**Ringkasan Tugas A:** Salin ulang seluruh artikel tentang pengakuan Perdasus pengelolaan hutan di Papua tanpa mengubah apa pun.

**Teks Bacaan:**
JAYAPURA,REPORTASEPAPUA.COM – Anggota Komisi II DPR Papua, John NR Gobai menilai jika Peraturan Daerah Khusus (Perdasus) Nomor 21 Tahun 2008 tentang Pengelolaan Hutan Berkelanjutan di Provinsi Papua dan peraturan pelaksananya, belum diakui oleh Kementerian Lingkunan Hidup dan Kehutanan RI.
Hal itu disampaikan oleh John Gobai dalam pertemuan Membedah Masalah dan Menggali Solusi Pasca Liputan Investigasi Tempo “Mesin Cuci Kayu Ilegal’ yang menghadirkan narasumber, Laode M Syarif, Komisioner KPK, Avit Hidayat dari Tempo, Muhammad Kosar dari IPIK, dari Ditjen Gakkum – KLHK dan MRP di Jakarta, baru-baru ini.
“Saya sampaikan adanya regulasi-regulasi yang telah dihasilkan oleh Papua, berdasarkan UU Otsus sudah ada Perdasus Nomor 21 Tahun 2008 tentang Pengelolaan Hutan Berkelanjutan di Provinsi Papua dan Peraturan Pelaksananya. Jadi, saya minta Jakarta untuk mengakui UU Otsus,” tegas John Gobai kepada Wartawan di ruang Baleg DPR Papua, Kamis (7/2/19).
Apalagi, kata John Gobai, Gubernur Papua sudah beberapa kali minta kepada Kementerian LHK RI untuk memberikan pengakuan melalui sebuah pengaturan yang namanya Norma Standar Prosedur dan Kebijakan (NSPK) terkait dengan kehutanan.
Maka dalam kesempatan itu, John Gobai meminta KPK untuk menfasilitasi dengan KLHK terkait dengan kepentingan Papua, agar ada keadilan.

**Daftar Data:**

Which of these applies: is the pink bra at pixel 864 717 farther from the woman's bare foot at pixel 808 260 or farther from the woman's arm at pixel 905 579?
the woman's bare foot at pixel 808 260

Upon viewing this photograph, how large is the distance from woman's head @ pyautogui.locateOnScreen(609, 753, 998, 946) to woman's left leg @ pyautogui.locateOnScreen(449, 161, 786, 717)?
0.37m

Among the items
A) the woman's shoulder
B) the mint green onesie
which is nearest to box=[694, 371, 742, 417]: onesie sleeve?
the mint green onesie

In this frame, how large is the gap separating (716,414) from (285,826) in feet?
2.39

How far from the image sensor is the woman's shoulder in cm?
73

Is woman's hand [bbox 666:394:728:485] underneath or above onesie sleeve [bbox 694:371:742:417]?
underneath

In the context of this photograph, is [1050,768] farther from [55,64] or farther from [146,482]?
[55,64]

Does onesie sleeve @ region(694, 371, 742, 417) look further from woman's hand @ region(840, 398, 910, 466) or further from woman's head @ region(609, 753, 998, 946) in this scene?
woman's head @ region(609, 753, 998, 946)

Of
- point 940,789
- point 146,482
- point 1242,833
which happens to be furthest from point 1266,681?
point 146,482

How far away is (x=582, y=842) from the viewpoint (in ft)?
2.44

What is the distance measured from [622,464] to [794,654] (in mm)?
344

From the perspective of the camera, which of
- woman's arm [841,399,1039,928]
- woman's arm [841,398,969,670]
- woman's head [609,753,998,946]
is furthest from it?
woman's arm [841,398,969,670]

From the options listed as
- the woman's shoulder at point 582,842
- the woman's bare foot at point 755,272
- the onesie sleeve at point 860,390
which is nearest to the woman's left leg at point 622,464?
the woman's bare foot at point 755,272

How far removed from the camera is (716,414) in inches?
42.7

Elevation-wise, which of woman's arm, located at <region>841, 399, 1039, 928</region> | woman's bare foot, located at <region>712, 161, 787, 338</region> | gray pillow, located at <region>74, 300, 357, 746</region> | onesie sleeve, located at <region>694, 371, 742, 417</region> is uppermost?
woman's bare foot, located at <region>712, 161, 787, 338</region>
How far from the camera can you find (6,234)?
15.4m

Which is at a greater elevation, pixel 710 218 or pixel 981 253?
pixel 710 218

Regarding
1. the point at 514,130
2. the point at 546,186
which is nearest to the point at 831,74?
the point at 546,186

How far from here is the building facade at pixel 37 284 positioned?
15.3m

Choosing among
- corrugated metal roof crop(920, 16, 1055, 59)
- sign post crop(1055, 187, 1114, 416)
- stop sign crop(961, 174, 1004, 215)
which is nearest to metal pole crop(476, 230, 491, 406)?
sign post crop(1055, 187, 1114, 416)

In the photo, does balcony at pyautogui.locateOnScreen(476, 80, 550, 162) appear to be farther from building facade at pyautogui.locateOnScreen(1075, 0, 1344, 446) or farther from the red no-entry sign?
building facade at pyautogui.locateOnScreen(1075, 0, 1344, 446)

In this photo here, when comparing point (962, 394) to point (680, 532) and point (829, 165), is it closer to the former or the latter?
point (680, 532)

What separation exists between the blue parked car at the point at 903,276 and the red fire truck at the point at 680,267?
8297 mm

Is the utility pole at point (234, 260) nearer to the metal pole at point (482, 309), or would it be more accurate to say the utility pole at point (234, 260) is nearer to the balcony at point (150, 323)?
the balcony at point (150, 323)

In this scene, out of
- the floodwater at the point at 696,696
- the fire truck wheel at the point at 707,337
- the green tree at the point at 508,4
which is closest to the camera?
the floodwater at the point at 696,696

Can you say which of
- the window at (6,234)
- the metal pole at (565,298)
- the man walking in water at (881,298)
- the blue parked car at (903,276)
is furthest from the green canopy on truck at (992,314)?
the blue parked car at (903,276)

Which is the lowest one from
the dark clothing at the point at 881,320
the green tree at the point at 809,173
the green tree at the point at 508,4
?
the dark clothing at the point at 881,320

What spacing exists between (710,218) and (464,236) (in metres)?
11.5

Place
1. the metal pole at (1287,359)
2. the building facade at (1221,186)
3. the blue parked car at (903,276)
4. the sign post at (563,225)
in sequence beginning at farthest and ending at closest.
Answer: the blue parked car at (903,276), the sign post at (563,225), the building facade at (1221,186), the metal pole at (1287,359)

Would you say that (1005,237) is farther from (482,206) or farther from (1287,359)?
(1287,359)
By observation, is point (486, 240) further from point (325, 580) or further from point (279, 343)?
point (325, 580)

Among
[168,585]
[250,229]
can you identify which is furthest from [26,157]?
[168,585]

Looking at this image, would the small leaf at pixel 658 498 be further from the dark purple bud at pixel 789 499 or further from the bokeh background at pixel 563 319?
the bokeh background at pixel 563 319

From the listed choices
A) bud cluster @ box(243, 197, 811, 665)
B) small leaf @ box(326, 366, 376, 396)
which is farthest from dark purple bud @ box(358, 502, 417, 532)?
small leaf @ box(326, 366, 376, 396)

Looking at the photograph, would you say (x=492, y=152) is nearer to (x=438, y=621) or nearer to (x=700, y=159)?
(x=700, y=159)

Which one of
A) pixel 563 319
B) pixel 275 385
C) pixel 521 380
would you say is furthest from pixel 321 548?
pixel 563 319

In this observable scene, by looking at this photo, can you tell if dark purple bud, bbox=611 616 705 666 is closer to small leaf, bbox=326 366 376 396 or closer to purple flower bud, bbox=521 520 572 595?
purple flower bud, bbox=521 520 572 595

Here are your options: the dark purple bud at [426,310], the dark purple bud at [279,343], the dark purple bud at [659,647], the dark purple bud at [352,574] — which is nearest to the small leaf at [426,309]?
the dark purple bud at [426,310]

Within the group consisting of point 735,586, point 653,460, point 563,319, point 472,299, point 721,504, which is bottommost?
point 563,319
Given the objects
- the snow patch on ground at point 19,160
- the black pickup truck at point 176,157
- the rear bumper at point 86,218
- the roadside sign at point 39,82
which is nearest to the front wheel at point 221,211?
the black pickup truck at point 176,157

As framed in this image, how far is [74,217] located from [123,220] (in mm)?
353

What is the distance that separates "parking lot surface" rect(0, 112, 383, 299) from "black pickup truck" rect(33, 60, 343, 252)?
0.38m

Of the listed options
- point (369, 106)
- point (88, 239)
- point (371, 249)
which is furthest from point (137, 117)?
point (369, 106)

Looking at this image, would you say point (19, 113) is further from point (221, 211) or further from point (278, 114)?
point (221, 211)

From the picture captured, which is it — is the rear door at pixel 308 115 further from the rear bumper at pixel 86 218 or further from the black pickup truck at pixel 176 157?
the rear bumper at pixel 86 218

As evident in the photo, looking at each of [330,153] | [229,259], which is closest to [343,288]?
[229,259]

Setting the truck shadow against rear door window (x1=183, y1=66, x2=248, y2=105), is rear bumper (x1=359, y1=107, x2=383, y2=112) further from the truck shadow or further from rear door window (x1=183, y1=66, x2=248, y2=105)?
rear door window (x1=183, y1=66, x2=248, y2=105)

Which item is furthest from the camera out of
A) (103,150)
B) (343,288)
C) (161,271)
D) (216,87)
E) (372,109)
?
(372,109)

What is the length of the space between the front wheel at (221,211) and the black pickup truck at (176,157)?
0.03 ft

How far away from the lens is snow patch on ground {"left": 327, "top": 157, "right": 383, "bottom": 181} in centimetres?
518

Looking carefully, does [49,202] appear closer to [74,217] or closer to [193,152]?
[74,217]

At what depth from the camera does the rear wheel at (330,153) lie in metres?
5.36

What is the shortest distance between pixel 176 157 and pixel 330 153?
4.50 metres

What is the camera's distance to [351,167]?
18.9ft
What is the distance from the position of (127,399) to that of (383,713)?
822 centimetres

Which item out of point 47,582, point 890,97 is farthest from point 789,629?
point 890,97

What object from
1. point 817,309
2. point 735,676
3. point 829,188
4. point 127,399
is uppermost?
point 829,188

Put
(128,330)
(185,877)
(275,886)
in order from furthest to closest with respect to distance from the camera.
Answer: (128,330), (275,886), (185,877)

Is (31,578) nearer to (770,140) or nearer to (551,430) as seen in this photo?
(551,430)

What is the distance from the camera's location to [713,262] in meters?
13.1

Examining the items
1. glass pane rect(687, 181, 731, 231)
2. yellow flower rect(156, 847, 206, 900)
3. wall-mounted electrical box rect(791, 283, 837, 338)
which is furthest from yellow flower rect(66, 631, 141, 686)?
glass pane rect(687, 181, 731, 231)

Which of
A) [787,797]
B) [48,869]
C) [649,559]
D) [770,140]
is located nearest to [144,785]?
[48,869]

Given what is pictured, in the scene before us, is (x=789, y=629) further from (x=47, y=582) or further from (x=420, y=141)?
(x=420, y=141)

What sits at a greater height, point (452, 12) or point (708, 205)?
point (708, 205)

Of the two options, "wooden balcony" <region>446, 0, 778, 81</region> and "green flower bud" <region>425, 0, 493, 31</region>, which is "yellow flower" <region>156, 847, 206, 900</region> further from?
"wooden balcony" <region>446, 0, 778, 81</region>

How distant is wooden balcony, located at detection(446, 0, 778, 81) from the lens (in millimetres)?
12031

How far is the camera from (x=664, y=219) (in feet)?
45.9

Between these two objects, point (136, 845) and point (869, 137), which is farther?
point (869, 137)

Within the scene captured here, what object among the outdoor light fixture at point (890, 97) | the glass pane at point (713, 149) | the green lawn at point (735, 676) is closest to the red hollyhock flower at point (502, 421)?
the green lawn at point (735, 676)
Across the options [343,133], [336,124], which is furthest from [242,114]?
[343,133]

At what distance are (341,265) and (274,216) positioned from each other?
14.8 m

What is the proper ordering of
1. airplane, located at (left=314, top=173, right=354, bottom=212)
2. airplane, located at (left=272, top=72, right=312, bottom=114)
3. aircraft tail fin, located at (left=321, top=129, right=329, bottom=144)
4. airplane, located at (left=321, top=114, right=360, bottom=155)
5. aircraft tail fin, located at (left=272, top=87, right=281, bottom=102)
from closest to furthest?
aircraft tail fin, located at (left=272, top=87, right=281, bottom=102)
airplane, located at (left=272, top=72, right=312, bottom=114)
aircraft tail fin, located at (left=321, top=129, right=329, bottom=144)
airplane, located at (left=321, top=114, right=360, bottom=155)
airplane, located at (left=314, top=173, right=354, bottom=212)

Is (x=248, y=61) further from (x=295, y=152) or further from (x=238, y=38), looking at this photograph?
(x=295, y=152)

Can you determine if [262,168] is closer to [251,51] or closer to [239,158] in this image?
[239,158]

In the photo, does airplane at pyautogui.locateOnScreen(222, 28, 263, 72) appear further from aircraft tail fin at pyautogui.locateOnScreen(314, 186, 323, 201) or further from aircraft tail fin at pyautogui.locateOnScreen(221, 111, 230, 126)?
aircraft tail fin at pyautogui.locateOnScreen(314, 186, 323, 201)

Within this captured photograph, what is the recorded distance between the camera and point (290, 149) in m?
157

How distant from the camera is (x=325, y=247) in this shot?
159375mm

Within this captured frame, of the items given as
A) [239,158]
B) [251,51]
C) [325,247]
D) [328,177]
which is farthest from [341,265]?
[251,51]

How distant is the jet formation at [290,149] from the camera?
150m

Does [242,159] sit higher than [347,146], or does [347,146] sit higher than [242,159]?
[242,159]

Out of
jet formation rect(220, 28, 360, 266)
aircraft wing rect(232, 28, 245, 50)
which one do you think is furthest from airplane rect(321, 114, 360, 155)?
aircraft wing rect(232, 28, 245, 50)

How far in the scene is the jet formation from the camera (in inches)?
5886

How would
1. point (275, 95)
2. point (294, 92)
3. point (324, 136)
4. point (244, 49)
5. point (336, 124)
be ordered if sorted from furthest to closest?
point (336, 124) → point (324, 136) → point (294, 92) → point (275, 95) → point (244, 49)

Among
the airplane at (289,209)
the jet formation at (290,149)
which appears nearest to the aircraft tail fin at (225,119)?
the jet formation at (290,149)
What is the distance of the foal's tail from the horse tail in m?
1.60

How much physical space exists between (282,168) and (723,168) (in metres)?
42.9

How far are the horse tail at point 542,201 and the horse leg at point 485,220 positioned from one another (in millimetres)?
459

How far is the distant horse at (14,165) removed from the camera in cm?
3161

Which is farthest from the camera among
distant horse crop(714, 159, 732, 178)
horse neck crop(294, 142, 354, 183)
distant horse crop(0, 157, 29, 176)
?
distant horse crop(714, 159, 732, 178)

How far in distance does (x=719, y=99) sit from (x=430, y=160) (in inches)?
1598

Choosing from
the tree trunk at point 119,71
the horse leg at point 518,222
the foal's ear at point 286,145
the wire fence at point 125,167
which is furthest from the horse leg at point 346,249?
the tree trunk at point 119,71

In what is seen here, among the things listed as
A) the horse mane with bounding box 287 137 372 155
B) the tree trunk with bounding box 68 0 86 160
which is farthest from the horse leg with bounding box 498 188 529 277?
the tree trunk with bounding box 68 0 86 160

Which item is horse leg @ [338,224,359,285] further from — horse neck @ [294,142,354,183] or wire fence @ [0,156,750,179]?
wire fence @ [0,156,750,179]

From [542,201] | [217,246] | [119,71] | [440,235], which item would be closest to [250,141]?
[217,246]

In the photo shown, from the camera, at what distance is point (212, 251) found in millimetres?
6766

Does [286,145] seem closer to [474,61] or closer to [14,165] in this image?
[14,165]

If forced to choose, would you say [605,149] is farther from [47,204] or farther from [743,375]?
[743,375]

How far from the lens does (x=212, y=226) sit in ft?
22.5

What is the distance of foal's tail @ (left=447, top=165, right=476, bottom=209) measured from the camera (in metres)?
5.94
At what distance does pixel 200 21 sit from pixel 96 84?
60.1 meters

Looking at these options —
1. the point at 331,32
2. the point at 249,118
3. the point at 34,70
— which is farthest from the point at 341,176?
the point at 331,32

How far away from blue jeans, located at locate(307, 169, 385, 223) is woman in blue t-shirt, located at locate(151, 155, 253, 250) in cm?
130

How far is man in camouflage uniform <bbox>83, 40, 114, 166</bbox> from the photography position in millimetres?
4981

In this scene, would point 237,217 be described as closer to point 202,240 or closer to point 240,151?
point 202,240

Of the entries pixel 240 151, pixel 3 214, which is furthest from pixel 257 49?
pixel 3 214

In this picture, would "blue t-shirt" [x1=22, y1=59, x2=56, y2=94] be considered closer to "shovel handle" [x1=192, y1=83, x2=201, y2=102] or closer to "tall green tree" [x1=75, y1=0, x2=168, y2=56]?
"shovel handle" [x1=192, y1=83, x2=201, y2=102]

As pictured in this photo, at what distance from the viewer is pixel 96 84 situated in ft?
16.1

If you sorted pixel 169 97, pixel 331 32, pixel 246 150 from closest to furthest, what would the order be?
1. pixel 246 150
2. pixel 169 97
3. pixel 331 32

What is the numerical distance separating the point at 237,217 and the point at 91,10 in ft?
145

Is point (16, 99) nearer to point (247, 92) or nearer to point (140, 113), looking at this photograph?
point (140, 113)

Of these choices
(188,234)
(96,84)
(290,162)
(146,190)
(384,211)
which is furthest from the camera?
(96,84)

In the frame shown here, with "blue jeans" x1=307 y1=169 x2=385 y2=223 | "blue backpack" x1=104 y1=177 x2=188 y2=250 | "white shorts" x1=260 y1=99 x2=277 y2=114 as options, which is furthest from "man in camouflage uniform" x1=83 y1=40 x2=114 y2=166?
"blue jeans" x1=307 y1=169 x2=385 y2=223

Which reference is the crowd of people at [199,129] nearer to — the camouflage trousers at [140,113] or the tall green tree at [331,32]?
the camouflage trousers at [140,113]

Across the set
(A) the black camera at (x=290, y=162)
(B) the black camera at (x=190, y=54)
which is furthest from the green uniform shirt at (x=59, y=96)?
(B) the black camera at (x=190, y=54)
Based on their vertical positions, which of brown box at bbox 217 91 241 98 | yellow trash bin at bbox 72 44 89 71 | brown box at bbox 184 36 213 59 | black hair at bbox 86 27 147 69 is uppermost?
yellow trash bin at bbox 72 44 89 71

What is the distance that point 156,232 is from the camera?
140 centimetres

**Ringkasan Tugas B:** Tulis kembali baris-baris dalam daftar data, mulai dari baris yang memuat "Does [286,145] seem" sampai dengan baris yang memuat "60.1 meters", dengan mengganti "closer" menjadi "nearer" dan membiarkan bagian lainnya tetap sama.

**Jawaban Akhir A:**
JAYAPURA,REPORTASEPAPUA.COM – Anggota Komisi II DPR Papua, John NR Gobai menilai jika Peraturan Daerah Khusus (Perdasus) Nomor 21 Tahun 2008 tentang Pengelolaan Hutan Berkelanjutan di Provinsi Papua dan peraturan pelaksananya, belum diakui oleh Kementerian Lingkunan Hidup dan Kehutanan RI.
Hal itu disampaikan oleh John Gobai dalam pertemuan Membedah Masalah dan Menggali Solusi Pasca Liputan Investigasi Tempo “Mesin Cuci Kayu Ilegal’ yang menghadirkan narasumber, Laode M Syarif, Komisioner KPK, Avit Hidayat dari Tempo, Muhammad Kosar dari IPIK, dari Ditjen Gakkum – KLHK dan MRP di Jakarta, baru-baru ini.
“Saya sampaikan adanya regulasi-regulasi yang telah dihasilkan oleh Papua, berdasarkan UU Otsus sudah ada Perdasus Nomor 21 Tahun 2008 tentang Pengelolaan Hutan Berkelanjutan di Provinsi Papua dan Peraturan Pelaksananya. Jadi, saya minta Jakarta untuk mengakui UU Otsus,” tegas John Gobai kepada Wartawan di ruang Baleg DPR Papua, Kamis (7/2/19).
Apalagi, kata John Gobai, Gubernur Papua sudah beberapa kali minta kepada Kementerian LHK RI untuk memberikan pengakuan melalui sebuah pengaturan yang namanya Norma Standar Prosedur dan Kebijakan (NSPK) terkait dengan kehutanan.
Maka dalam kesempatan itu, John Gobai meminta KPK untuk menfasilitasi dengan KLHK terkait dengan kepentingan Papua, agar ada keadilan.

**Jawaban Akhir B:**
Does [286,145] seem nearer to [474,61] or nearer to [14,165] in this image?
[14,165]

If forced to choose, would you say [605,149] is farther from [47,204] or farther from [743,375]?
[743,375]

How far from the lens does (x=212, y=226) sit in ft?
22.5

What is the distance of foal's tail @ (left=447, top=165, right=476, bottom=209) measured from the camera (in metres)?
5.94
At what distance does pixel 200 21 sit from pixel 96 84?
60.1 meters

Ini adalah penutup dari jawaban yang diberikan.